PAGE EXCERPT »
....

London quickly got over its bruised ego because Scotland Yard needed help stopping a German plot to help Indian nationalists break away from England, or at least divert British attention from the western front. Concerned that Hindu spies and terrorists were raising funds and purchasing weapons in the United States, British officials delivered to Fabyan and the Friedmans an attache case packed with intercepted letters.

Many of the messages contained clusters of three numbers, which the code-breakers assumed referred to words in a dictionary held by both the senders and recipients. The first digit, they deduced, pointed to the page in the dictionary, the second to that page’s first or second column, and the final number to the word. By trial and error, they decided “99-2-14” – the 14th word in the second column on the 99th page – was “you.” From there, concluded Friedman, “The code number 99-2-17, which may occur several times, must represent a word, certainly not far from ‘you,’ and since there are but two or three relatively uncommon words (‘young,’ ‘youth,’ etc.) intervening between ‘you’ and ‘your,’ the word is probably ‘your.’”

Using such frequency principles – and without ever seeing the actual dictionary – the Friedmans deciphered virtually every word of the confiscated letters, enough so police could round up 135 Indian plotters. William and Elizebeth traveled in December 1917 to San Francisco in order to deliver incriminating testimony of the German-Indian plot, revealing the conspirators’ detailed plans in their own words.

....

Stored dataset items

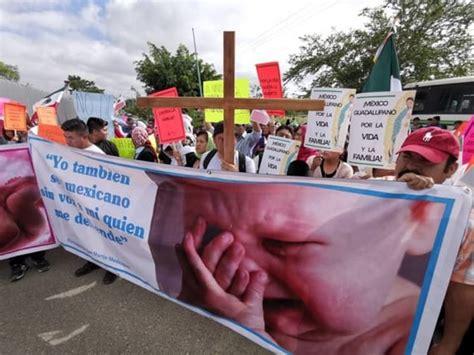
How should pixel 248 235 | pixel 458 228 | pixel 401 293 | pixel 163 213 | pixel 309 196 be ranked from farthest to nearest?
pixel 163 213, pixel 248 235, pixel 309 196, pixel 401 293, pixel 458 228

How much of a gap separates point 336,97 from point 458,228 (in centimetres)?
174

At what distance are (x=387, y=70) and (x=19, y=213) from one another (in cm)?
391

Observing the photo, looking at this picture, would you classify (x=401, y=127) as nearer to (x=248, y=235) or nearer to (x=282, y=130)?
(x=248, y=235)

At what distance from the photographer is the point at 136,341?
2.22 metres

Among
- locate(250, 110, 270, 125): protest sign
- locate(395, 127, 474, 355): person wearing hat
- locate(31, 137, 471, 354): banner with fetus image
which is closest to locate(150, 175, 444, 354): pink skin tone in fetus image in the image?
locate(31, 137, 471, 354): banner with fetus image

....

TASK REQUIREMENTS »
1. In the account of the Friedmans' code-breaking, why did Friedman judge that the code number 99-2-17 probably stood for "your"? Answer in one to three sentences.
2. According to the account of the Friedmans' code-breaking, what did each of the three numbers in a code cluster point to in the dictionary? List all three.
3. Continue the account of the Friedmans' code-breaking from the point where it stops.

ANSWERS GIVEN »
1. The number 99-2-17 had to stand for a word not far from "you," which they had identified as 99-2-14. Only two or three relatively uncommon words, such as "young" and "youth," come between "you" and "your," so the word was probably "your."

2.
- First number: the page in the dictionary
- Second number: that page's first or second column
- Final number: the word

3.
Fabyan subsequently offered the full services of the Friedmans and their Riverbank colleagues to the U.S. military, and the millionaire noted there would be no charge. Washington was in no position to reject such help since U.S. forces knowledgeable of ciphers were limited to three individuals and since the security of America’s own codes was almost laughable. The War Department’s Telegraph Code, in fact, was published by a Cleveland-based commercial printer with no security clearance, and London officials regularly informed their Washington counterparts that U.S. messages were easily read.

The U.S. government, according to William Friedman, intercepted messages “by various and entirely surreptitious means from telegraphs and cable offices in Washington and elsewhere in the U.S.” Washington typically mailed the notes to Riverbank, but a few highly sensitive texts – and their solutions – were telegraphed back and forth.

Perhaps as important as decoding messages, Fabyan and the Friedmans trained the personnel who would staff the newly formed Cipher Bureau within Military Intelligence, what became known as Military Intelligence 8 (or MI-8). Almost eighty officers – most of whom would later be sent to General Pershing’s headquarters in France – arrived at Riverbank in October 1917 and were housed at the nearby Aurora Hotel. Although Fabyan treated them to fine meals and wines, they endured a six-week crash course on cryptanalysis under the strict tutelage of William Friedman, who had developed a curriculum of pamphlets and worksheets.

On graduation day for his code-breaking cadets, Fabyan assembled the group into two rows outside the Aurora Hotel. At first glance, the resulting photograph appears to be a straightforward shot of the officers and associated Riverbank staff. Yet a closer look reveals some of the men faced the camera while others looked to the left. They formed, in fact, a bilateral cipher.

Those facing forward represented A’s while those turned sideways were the B’s. Reading from left to right, the first five figures symbolized the letter “k,” and the entire group revealed Fabyan’s favorite axiom from Sir Francis Bacon: “Knowledge is power.”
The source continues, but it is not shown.